Rewrite the stretch of data from the line containing "Scanning this photograph, starting" through the end of the data as a numbered list, leaving out blank lines.

··· DATA TO PROCESS ···

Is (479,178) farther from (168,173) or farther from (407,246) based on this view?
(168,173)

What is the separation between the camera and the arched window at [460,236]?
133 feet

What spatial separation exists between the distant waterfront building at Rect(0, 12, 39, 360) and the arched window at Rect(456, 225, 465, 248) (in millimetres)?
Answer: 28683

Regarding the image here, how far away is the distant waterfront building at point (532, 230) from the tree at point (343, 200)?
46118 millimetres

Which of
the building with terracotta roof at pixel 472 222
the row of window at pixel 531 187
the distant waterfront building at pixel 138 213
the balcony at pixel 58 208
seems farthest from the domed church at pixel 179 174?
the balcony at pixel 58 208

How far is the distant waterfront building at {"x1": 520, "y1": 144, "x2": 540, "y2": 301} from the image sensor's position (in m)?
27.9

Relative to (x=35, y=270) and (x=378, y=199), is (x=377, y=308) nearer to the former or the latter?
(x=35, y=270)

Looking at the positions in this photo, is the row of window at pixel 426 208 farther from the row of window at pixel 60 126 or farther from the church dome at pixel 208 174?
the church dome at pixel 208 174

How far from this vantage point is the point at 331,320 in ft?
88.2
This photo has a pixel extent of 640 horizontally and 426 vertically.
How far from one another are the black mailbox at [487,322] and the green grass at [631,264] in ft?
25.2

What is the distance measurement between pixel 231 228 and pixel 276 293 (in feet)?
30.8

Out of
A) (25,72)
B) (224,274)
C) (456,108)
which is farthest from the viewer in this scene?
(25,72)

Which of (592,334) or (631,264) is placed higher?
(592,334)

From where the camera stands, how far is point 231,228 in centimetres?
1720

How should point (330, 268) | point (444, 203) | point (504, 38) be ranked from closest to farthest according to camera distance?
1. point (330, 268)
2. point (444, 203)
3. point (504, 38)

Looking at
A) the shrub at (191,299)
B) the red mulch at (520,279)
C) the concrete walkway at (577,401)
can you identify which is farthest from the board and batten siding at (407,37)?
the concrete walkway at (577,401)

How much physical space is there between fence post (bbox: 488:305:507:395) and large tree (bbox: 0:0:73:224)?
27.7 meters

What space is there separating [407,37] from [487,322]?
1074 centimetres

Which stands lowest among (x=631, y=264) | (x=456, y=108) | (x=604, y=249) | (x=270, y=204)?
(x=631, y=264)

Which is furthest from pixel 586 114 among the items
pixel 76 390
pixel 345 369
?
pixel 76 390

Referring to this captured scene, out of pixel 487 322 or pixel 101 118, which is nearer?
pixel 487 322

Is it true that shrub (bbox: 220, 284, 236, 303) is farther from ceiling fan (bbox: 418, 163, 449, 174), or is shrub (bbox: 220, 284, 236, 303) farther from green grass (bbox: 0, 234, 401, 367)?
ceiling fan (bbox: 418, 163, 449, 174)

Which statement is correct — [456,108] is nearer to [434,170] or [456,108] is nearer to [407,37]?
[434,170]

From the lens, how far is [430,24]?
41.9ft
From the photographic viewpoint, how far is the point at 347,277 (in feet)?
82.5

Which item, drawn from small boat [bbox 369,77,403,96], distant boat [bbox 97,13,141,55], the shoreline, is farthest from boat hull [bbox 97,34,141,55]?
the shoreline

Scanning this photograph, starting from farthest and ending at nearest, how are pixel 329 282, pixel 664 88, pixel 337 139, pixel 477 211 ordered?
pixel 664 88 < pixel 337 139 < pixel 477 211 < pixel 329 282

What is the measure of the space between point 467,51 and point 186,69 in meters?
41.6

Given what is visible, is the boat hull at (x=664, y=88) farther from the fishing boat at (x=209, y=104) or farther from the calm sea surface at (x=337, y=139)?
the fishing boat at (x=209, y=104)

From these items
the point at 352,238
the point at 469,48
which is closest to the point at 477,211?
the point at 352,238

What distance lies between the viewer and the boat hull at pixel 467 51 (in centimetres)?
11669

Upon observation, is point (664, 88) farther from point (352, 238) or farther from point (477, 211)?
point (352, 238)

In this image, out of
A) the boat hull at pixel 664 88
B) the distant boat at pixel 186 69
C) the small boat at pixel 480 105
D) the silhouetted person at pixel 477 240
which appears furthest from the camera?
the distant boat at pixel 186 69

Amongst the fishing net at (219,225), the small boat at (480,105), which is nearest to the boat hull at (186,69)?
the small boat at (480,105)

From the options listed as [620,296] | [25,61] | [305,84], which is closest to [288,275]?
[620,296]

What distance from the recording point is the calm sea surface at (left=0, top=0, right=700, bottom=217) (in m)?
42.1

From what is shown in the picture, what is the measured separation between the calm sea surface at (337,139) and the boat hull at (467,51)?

···

● ANSWER BELOW:
1. Scanning this photograph, starting from farthest and ending at nearest, how are pixel 329 282, pixel 664 88, pixel 337 139, pixel 477 211 ordered?
2. pixel 664 88 < pixel 337 139 < pixel 477 211 < pixel 329 282
3. What is the measure of the space between point 467,51 and point 186,69 in meters?
4. 41.6
5. Given what is visible, is the boat hull at (x=664, y=88) farther from the fishing boat at (x=209, y=104) or farther from the calm sea surface at (x=337, y=139)?
6. the fishing boat at (x=209, y=104)
7. From these items
8. the point at 352,238
9. the point at 469,48
10. which is closest to the point at 477,211?
11. the point at 352,238
12. What distance lies between the viewer and the boat hull at pixel 467 51 (in centimetres)?
13. 11669
14. Upon observation, is point (664, 88) farther from point (352, 238) or farther from point (477, 211)?
15. point (352, 238)
16. In this image, out of
17. A) the boat hull at pixel 664 88
18. B) the distant boat at pixel 186 69
19. C) the small boat at pixel 480 105
20. D) the silhouetted person at pixel 477 240
21. which appears furthest from the camera?
22. the distant boat at pixel 186 69
23. Amongst the fishing net at (219,225), the small boat at (480,105), which is nearest to the boat hull at (186,69)?
24. the small boat at (480,105)
25. From the options listed as [620,296] | [25,61] | [305,84], which is closest to [288,275]?
26. [620,296]
27. What distance from the recording point is the calm sea surface at (left=0, top=0, right=700, bottom=217) (in m)?
28. 42.1
29. From what is shown in the picture, what is the measured separation between the calm sea surface at (337,139) and the boat hull at (467,51)?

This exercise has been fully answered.